The Challenge of Slow Queries: A Tale of Optimization
Imagine an analytics application, integral to a business where users are frustrated with charts that load slowly. The journey begins with understanding the root causes of these delays. Our guide identifies two primary scenarios: queries that are not pre-aggregated and those that are.
- The Queue Graph and Low Concurrency: In cases where queries are not pre-aggregated, we delve into the queue graph. This graph is a revealing tale of concurrency, where each bar represents a query. Sometimes,the reason for long-running queries is the queue creating bottlenecks. The solution? Increasing concurrency in Cube and the database, and considering the use of pre-aggregations.
This is an example of very low concurrency (this example is set to 2 concurrent queries to the DB).
Each bar is a query. When the bar is solid it means it spent processing time in the DB. In this example, the first two queries in the queue are two long-running queries that hold the queue until they are done. You can see with arrows when the queries finished, a pending query starts executing.

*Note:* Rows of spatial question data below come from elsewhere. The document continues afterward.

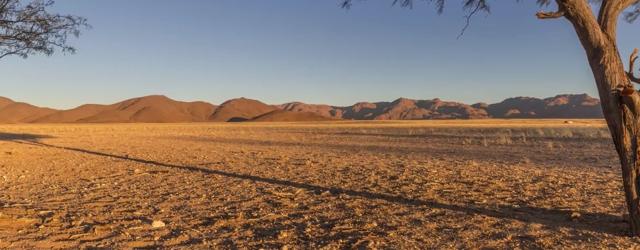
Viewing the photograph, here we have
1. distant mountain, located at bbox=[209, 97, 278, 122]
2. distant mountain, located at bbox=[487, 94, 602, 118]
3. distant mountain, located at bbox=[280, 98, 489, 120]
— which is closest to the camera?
distant mountain, located at bbox=[487, 94, 602, 118]

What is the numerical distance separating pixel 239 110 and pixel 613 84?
6641 inches

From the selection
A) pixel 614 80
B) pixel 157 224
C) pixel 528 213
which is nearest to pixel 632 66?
pixel 614 80

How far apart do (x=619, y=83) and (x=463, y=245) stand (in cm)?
249

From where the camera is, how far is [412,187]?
977 cm

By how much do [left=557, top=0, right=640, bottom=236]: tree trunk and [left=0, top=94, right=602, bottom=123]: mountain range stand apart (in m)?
123

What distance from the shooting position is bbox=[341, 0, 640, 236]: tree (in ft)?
18.8

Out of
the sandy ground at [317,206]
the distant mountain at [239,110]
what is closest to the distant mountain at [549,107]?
the distant mountain at [239,110]

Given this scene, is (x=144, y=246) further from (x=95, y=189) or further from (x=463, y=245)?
(x=95, y=189)

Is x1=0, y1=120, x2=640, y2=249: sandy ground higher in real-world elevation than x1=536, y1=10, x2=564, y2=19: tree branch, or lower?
lower

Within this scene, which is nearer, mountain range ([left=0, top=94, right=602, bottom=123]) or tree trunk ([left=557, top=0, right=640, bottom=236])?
tree trunk ([left=557, top=0, right=640, bottom=236])

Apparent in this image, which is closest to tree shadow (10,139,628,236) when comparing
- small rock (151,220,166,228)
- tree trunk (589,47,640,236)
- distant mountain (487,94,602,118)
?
tree trunk (589,47,640,236)

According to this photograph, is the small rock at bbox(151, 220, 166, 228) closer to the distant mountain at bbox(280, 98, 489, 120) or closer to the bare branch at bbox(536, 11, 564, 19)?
the bare branch at bbox(536, 11, 564, 19)

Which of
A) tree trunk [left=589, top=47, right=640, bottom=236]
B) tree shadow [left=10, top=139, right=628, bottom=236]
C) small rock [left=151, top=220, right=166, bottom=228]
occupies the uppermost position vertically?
tree trunk [left=589, top=47, right=640, bottom=236]

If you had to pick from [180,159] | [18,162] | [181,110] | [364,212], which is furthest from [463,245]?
[181,110]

- Handling Pre-Aggregated Queries: When queries are already pre-aggregated, the story takes a different turn. The focus shifts to the amount of data being queried and its granularity. For queries spanning over two months or multiple years, adjusting the granularity to days/weeks or weeks/months, respectively, becomes crucial. Additionally, managing the number of partitions and ensuring they are optimally sized (not exceeding 50 MBs for 2 cube store workers) is key. This might involve increasing the number of Cube Store Workers if you want to keep partition size large or reducing partition granularity and removing unused dimensions to decrease size of partition.
Lastly, please take into account that we recommend using at most five partitions with a single query. It’s ok to have more than five partitions built but querying more than five negatively affects performance.

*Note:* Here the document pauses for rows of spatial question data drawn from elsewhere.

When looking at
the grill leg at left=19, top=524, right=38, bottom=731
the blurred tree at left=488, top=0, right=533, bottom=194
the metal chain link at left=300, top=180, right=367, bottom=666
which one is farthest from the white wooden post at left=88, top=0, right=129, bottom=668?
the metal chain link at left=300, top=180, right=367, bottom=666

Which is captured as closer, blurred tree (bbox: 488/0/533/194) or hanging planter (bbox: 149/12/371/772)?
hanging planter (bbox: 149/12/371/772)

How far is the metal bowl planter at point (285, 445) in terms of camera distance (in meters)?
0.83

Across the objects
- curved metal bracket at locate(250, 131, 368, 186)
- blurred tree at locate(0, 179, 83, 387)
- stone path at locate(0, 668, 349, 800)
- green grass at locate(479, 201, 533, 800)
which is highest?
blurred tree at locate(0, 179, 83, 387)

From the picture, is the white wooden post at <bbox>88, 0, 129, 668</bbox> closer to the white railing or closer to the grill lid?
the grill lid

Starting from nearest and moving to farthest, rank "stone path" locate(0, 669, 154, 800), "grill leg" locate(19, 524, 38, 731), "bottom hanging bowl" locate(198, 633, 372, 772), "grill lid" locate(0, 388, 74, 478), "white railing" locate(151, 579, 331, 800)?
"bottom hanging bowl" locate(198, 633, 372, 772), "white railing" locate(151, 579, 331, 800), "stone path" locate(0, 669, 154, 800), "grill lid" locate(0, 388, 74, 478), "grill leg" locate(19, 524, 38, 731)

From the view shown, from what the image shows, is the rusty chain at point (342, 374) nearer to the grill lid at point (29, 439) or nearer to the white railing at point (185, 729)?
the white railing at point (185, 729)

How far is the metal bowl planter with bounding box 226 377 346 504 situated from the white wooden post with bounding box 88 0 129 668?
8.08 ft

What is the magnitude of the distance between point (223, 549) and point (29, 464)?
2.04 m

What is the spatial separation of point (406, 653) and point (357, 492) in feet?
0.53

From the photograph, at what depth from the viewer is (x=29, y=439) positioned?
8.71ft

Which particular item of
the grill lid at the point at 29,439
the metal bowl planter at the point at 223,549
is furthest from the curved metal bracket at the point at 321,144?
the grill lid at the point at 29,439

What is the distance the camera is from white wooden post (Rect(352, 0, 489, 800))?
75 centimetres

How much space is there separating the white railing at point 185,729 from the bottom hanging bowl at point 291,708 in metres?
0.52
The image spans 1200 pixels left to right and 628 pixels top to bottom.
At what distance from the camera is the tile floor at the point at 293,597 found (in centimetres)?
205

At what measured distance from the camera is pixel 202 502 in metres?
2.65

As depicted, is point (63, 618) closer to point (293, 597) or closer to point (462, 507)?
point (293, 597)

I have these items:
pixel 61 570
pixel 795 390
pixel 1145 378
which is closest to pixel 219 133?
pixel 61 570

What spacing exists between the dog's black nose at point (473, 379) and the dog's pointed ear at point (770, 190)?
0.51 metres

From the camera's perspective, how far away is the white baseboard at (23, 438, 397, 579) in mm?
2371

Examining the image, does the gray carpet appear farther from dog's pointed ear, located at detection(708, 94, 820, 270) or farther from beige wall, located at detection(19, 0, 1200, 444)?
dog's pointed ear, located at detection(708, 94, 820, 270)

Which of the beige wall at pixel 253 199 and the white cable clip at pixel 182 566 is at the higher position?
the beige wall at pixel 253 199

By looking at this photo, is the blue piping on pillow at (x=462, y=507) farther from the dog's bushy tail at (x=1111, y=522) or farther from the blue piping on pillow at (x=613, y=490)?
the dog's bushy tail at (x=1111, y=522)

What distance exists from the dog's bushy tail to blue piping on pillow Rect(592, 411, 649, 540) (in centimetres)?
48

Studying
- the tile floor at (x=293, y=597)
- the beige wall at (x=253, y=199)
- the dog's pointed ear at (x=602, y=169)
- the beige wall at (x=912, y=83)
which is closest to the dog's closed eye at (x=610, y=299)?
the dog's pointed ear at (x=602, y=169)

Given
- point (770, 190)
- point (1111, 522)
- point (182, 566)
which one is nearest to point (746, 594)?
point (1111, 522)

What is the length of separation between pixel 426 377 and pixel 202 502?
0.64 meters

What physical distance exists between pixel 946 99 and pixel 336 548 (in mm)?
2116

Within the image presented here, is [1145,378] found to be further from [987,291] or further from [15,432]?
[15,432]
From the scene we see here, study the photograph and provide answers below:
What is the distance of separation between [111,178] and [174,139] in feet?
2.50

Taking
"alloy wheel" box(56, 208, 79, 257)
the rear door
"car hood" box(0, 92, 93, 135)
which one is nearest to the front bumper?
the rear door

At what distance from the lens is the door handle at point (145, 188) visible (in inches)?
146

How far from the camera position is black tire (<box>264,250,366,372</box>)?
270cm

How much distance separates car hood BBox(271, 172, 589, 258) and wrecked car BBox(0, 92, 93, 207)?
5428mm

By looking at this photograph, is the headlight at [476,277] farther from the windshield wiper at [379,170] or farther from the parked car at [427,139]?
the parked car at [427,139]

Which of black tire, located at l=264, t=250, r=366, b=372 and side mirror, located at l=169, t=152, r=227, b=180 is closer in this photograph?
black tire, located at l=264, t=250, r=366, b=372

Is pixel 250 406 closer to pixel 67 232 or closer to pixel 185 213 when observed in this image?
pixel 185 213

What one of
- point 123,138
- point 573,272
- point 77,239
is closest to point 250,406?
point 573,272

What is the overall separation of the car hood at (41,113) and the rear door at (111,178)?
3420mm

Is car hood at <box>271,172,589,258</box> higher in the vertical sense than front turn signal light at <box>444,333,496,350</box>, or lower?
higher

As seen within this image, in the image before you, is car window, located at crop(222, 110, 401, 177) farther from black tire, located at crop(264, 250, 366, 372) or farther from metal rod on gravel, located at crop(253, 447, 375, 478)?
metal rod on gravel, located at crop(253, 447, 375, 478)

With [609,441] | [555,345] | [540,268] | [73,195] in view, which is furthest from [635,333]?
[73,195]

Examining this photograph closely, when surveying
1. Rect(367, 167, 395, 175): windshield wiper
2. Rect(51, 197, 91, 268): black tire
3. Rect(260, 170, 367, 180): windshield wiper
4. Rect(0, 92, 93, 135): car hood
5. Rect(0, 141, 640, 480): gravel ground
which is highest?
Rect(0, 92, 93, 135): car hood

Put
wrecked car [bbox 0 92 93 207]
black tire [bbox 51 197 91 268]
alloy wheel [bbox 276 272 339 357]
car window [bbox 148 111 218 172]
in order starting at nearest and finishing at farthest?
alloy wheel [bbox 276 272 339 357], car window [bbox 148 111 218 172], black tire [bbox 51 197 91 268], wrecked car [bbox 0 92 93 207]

Enhancing Performance with Indexes: The Next Chapter in Our Quest for Speed After navigating the intricacies of handling pre-aggregated queries, our journey towards achieving sub-second query performance introduces a new, powerful ally: the use of indexes. In the realm of Cube Cloud, indexes are not just tools, but catalysts that can significantly boost query speed. They act like signposts, guiding the system to retrieve data more efficiently and swiftly.
Incorporating indexes into our strategy comes with a clear directive. These indexes, when applied correctly, can drastically reduce the time taken to process queries, especially in scenarios where large datasets are involved. It's akin to finding a shortcut in a labyrinth; suddenly, paths that seemed long and winding are now quick and direct.

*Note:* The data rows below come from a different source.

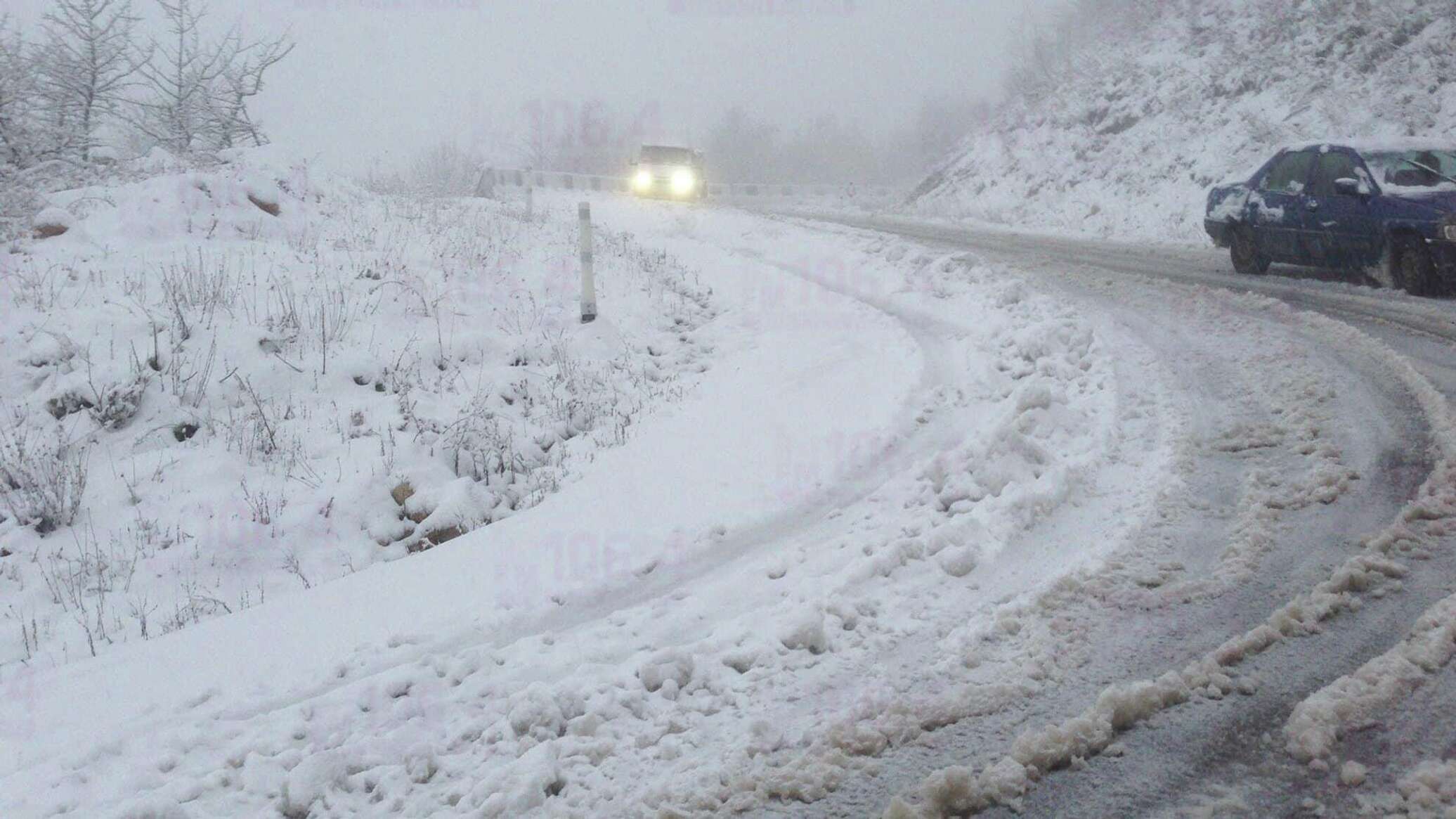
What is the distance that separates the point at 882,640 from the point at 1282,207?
10245mm

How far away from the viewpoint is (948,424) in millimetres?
5562

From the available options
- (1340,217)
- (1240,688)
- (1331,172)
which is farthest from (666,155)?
(1240,688)

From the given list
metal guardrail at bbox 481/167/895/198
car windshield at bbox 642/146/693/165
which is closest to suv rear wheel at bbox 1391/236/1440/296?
car windshield at bbox 642/146/693/165

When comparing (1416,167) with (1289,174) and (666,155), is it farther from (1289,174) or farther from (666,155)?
(666,155)

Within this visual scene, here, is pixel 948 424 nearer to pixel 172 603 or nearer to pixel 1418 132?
pixel 172 603

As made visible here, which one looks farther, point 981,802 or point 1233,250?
point 1233,250

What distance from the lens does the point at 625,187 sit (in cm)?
3766

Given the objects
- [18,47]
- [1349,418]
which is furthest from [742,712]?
[18,47]

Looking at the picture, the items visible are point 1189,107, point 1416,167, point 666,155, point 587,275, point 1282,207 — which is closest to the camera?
point 587,275

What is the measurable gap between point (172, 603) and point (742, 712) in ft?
12.2

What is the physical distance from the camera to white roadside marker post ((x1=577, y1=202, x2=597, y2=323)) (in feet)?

The art of using indexes effectively involves understanding which columns to index based on the queries frequently executed. This decision is not arbitrary but grounded in the patterns of data access and retrieval specific to each application.
For those embarking on this phase of optimization, Cube Cloud provides comprehensive guidance on harnessing the power of indexes to enhance query performance. By visiting Using Indexes in Cube Cloud, developers and data engineers can unlock deeper insights into this crucial aspect of query optimization.
In summary, indexes stand as a testament to the continuous quest for performance excellence in the world of embedded analytics. They represent the fine-tuning of an already robust system, ensuring that end users experience the joy of instant data visualization, making the wait for chart loading a relic of the past.
Overcoming Pre-Aggregation Build Failures: A Path to Stability
Another chapter in our story addresses the challenges of pre-aggregation build failures. This issue often arises from resource constraints when multiple pre-aggregations or partitions are built simultaneously.
The strategy here is to lower the CUBEJS_SCHEDULED_REFRESH_CONCURRENCY, thus reducing the concurrent building of pre-aggregations and partitions. Additionally, ensuring that queries hit the correct pre-aggregation and optimizing them based on memory limits and the EXPLAIN ANALYZE form crucial parts of the solution.
Conclusion: A Story of Success
Transforming this guide into a narrative illustrates how Cube Cloud can be effectively utilized to achieve sub-second query performance in an embedded analytics environment. It's a journey that starts with identifying bottlenecks, extends through optimizing query processes and managing resources efficiently, and ends with providing users the swift, seamless experience they desire.
By following these guidelines, developers and data professionals can write their own success stories, turning slow, cumbersome analytics into a tale of speed and efficiency with Cube Cloud.